### [Extracted text]

==========

Why bother with covariates in A/B testing?

7 minute read Published:

Motivation

I’ll skip the part where I tell you why A/B testing is important. Just look at any data science team in tech, Microsoft, Airbnb, Twitter, Facebook, etc. etc.

And I’m starting to see this statement often:

The variance that pre-experiment data can explain in a metric is unrelated to any effects of the experiment and can, therefore, be removed. (Source: CUPED.)

Economists spend their lives trying to get observational data to behave like they randomly assigned treatments. Usually that involves adding covariates until you get an answer you like, or using increasingly complicated methods (OLS, difference-in-difference, fixed effects, IVs, regression discontinuities, dynamic panels, synthetic controls, a million different standard error estimators, and so on). But A/B testing starts with random assignment! The hard work is already done! But I guess data science has slightly different issues, so let’s take a look.

==========

### [Dataset excerpts]
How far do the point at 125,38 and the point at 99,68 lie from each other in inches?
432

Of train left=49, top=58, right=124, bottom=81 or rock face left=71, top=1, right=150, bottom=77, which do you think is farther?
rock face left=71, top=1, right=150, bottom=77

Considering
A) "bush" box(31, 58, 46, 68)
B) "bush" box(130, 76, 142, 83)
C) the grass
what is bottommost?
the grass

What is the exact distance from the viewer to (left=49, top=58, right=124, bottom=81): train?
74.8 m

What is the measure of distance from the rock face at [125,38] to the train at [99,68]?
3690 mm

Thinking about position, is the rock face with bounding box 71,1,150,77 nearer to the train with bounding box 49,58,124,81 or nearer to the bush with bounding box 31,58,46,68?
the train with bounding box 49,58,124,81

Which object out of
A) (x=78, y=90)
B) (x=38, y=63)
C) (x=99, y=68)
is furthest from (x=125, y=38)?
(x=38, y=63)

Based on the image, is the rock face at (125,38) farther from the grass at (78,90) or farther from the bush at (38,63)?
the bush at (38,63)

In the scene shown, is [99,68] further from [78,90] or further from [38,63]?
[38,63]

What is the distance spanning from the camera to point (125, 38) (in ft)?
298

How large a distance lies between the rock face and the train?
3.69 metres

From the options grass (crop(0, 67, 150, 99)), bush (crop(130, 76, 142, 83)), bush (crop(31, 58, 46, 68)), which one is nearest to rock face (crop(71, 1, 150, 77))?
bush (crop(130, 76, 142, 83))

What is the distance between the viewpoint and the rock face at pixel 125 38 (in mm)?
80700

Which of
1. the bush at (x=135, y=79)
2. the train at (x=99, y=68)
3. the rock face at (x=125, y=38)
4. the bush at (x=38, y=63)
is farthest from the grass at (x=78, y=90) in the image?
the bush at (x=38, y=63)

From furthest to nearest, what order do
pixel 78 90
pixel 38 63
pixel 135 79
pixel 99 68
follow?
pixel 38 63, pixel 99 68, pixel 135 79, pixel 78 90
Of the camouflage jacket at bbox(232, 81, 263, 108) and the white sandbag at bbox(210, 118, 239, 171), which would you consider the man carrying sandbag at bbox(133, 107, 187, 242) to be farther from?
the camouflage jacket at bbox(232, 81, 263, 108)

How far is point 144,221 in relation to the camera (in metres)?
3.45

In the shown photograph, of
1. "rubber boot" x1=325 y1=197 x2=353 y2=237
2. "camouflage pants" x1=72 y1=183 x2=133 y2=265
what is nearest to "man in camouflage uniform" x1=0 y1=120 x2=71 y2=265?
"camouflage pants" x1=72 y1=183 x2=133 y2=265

==========

### [Stated exercise]
Give back, word for word, everything in the A/B testing article from "7 minute read" down to "Facebook, etc. etc.".

### [Solution for this task]
7 minute read Published:

Motivation

I’ll skip the part where I tell you why A/B testing is important. Just look at any data science team in tech, Microsoft, Airbnb, Twitter, Facebook, etc. etc.